**Task statement**
Repeat word for word the part of the biochar text below, everything from "Biochar is the" down to "neutralising halogenated substances.".
--- Reading text Enclosed Below ---
Biochar is the new black

04 October 2021

PhD Student Jonathan Hessner Lindhardt investigates the properties and uses of biochar – a carbon-rich substance made from biowaste, which has huge potential for improving the environment.

For many years, manufacturing companies have used halogenated non-biodegradables for industrial purposes. These substances tend to end up in nature with great negative effect. However, remarkable advances have been made with the development of biochar, which may be very useful in neutralising halogenated substances.

‘We know that biochar has many useful properties, and we believe biochar can be a catalyst for decomposing halogenated compounds, but we do not know exactly how it works, so that is what I am trying to find out’, says Jonathan Hessner Lindhardt, who works at the Department of Plant and Environmental Sciences at the University of Copenhagen.
--- End of Enclosed Reading text ---
--- Record excerpts Enclosed Below ---
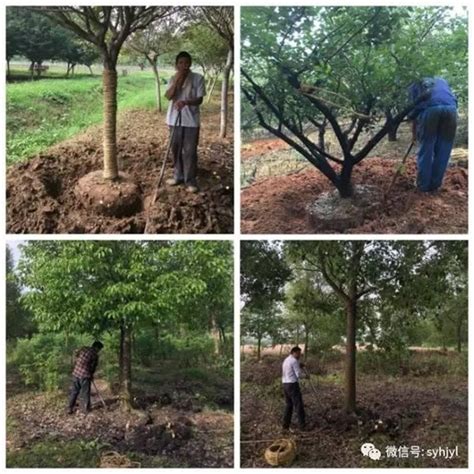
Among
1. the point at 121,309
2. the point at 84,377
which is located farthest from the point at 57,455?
the point at 121,309

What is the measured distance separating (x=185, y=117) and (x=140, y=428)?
6.00ft

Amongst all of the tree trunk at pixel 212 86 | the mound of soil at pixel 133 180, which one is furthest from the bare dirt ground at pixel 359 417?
the tree trunk at pixel 212 86

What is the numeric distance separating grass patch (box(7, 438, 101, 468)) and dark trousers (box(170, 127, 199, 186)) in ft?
Result: 5.34

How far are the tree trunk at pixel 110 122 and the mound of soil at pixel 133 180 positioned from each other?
7 cm

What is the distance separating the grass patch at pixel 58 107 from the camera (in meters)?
4.25

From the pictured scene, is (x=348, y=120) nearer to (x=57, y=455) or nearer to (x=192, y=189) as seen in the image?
(x=192, y=189)

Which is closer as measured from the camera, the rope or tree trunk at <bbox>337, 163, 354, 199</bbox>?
the rope

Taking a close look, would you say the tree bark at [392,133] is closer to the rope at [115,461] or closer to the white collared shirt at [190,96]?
the white collared shirt at [190,96]

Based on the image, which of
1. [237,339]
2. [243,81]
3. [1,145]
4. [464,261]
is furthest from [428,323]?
[1,145]

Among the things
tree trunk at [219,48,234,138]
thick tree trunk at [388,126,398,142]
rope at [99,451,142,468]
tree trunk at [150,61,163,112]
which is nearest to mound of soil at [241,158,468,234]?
thick tree trunk at [388,126,398,142]

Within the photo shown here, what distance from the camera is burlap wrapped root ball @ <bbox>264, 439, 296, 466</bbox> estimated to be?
13.4 ft

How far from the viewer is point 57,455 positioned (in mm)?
4152

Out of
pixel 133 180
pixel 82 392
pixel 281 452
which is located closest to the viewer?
pixel 281 452

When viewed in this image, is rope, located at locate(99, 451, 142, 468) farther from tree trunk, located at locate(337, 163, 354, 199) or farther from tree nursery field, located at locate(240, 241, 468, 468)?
tree trunk, located at locate(337, 163, 354, 199)
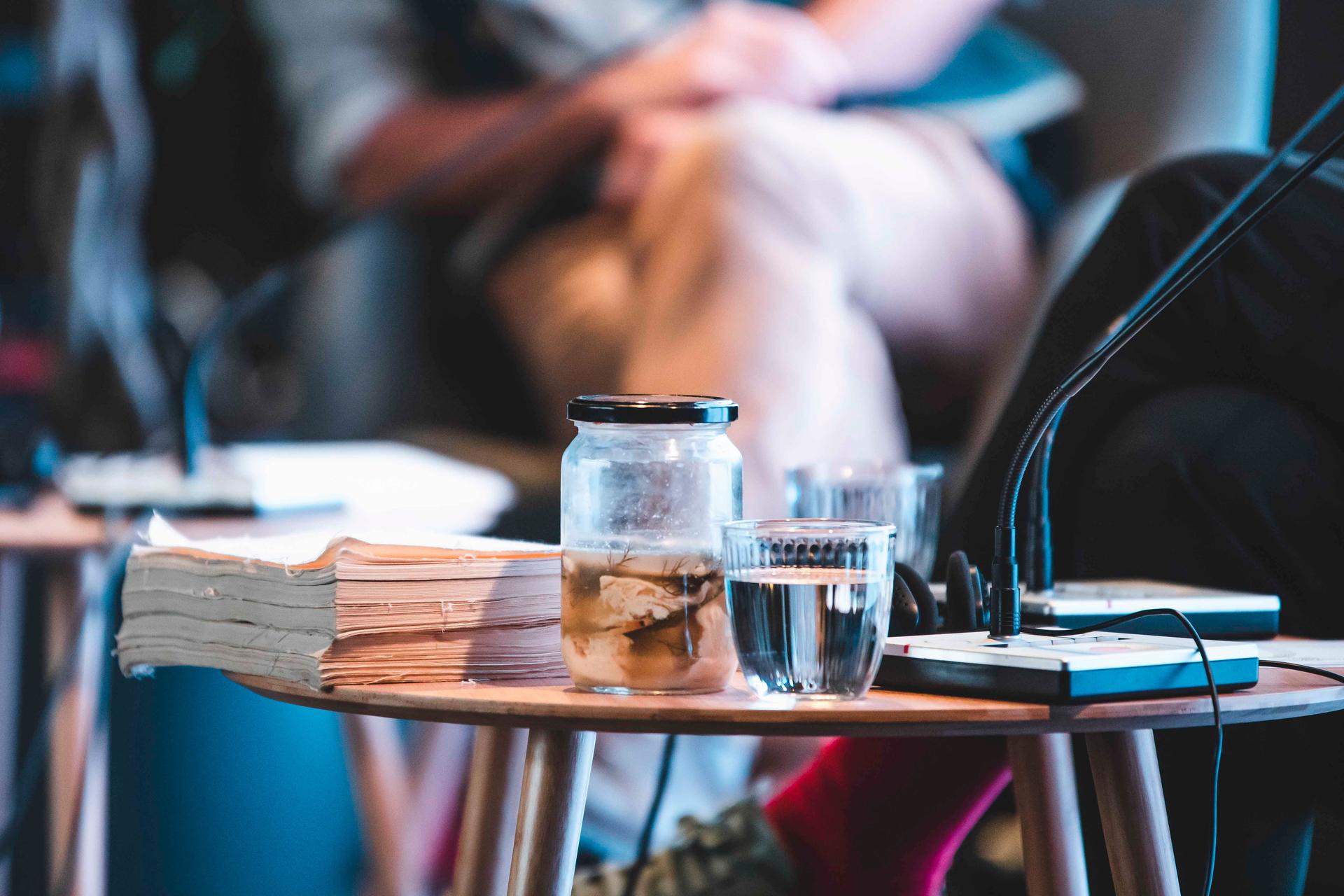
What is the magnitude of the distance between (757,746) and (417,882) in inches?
14.9

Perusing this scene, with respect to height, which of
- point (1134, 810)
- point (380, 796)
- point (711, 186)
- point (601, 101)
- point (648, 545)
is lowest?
point (380, 796)

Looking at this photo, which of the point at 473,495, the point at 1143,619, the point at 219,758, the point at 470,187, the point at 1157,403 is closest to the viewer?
the point at 1143,619

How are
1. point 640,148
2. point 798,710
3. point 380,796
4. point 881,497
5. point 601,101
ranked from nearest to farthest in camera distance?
point 798,710 < point 881,497 < point 380,796 < point 640,148 < point 601,101

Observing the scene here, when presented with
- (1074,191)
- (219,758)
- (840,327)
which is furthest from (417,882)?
(1074,191)

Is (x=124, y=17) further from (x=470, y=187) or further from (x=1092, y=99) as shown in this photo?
(x=1092, y=99)

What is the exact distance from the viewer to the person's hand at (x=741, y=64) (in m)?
1.83

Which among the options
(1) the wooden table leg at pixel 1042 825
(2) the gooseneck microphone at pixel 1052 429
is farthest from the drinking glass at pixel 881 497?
(1) the wooden table leg at pixel 1042 825

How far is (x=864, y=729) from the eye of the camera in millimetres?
459

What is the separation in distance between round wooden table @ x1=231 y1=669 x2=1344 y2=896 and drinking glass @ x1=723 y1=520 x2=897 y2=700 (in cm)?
1

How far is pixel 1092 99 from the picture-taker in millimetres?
1831

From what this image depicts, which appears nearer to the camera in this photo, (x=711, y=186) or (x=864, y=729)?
(x=864, y=729)

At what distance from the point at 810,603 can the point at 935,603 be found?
0.12 metres

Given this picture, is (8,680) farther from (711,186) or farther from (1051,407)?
(1051,407)

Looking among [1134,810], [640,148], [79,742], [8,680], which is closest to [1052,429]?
[1134,810]
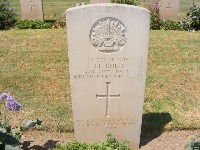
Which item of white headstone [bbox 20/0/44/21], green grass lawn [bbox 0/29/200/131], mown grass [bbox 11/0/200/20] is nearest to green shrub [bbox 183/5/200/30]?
green grass lawn [bbox 0/29/200/131]

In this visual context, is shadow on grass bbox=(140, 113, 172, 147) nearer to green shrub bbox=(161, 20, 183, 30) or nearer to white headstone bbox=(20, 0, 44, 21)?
green shrub bbox=(161, 20, 183, 30)

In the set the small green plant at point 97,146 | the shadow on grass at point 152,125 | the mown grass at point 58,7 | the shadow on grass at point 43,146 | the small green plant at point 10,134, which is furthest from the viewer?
the mown grass at point 58,7

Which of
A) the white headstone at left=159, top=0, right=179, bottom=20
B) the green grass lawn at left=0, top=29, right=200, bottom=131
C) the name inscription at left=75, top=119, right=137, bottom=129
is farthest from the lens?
the white headstone at left=159, top=0, right=179, bottom=20

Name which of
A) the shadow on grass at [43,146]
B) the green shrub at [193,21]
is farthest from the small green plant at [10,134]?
the green shrub at [193,21]

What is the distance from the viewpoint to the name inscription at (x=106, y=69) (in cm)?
468

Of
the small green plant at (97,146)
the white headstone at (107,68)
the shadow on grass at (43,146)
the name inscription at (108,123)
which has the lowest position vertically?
the shadow on grass at (43,146)

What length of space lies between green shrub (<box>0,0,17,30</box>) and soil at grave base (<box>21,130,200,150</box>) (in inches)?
285

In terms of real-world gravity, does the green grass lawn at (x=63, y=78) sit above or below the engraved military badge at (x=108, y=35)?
below

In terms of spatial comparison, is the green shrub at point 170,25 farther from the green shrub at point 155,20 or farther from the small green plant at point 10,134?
the small green plant at point 10,134

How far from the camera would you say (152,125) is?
573cm

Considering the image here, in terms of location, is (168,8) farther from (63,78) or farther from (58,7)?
(63,78)

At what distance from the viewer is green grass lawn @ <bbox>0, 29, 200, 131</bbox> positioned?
6012mm

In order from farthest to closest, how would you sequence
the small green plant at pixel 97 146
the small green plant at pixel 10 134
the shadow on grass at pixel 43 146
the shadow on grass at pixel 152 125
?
the shadow on grass at pixel 152 125 → the shadow on grass at pixel 43 146 → the small green plant at pixel 97 146 → the small green plant at pixel 10 134

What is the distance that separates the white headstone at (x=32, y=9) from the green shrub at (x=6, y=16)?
1.66 feet
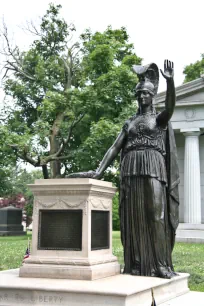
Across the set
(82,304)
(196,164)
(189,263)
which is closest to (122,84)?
(196,164)

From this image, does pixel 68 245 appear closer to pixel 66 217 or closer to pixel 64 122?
pixel 66 217

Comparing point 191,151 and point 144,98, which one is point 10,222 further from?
point 144,98

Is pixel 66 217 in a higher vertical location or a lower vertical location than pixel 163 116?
lower

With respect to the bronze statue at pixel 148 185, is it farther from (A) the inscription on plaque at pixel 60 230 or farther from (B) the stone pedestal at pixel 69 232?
(A) the inscription on plaque at pixel 60 230

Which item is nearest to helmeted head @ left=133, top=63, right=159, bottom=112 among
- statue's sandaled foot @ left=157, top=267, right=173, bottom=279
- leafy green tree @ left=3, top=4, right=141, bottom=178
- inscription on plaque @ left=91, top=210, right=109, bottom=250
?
inscription on plaque @ left=91, top=210, right=109, bottom=250

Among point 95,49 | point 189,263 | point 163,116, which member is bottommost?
point 189,263

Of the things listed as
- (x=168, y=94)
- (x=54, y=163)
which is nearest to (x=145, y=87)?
(x=168, y=94)

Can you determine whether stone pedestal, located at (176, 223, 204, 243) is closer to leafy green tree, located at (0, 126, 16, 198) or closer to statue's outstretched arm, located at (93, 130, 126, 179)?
leafy green tree, located at (0, 126, 16, 198)

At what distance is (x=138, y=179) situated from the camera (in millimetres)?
6562

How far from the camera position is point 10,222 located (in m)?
34.2

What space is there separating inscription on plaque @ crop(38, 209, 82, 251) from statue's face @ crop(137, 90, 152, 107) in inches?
78.6

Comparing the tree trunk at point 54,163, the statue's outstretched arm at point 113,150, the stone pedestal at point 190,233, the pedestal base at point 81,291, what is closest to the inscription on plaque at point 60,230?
the pedestal base at point 81,291

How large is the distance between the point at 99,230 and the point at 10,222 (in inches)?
1142

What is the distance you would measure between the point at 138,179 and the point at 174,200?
0.66 meters
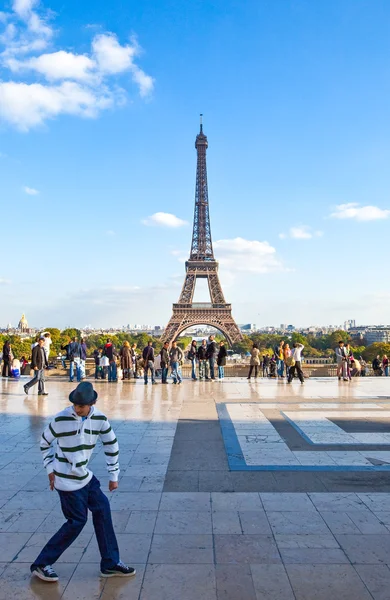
--- End of Enclosed Record excerpts ---
**Exercise response**
Biochar is the new black

04 October 2021

PhD Student Jonathan Hessner Lindhardt investigates the properties and uses of biochar – a carbon-rich substance made from biowaste, which has huge potential for improving the environment.

For many years, manufacturing companies have used halogenated non-biodegradables for industrial purposes. These substances tend to end up in nature with great negative effect. However, remarkable advances have been made with the development of biochar, which may be very useful in neutralising halogenated substances.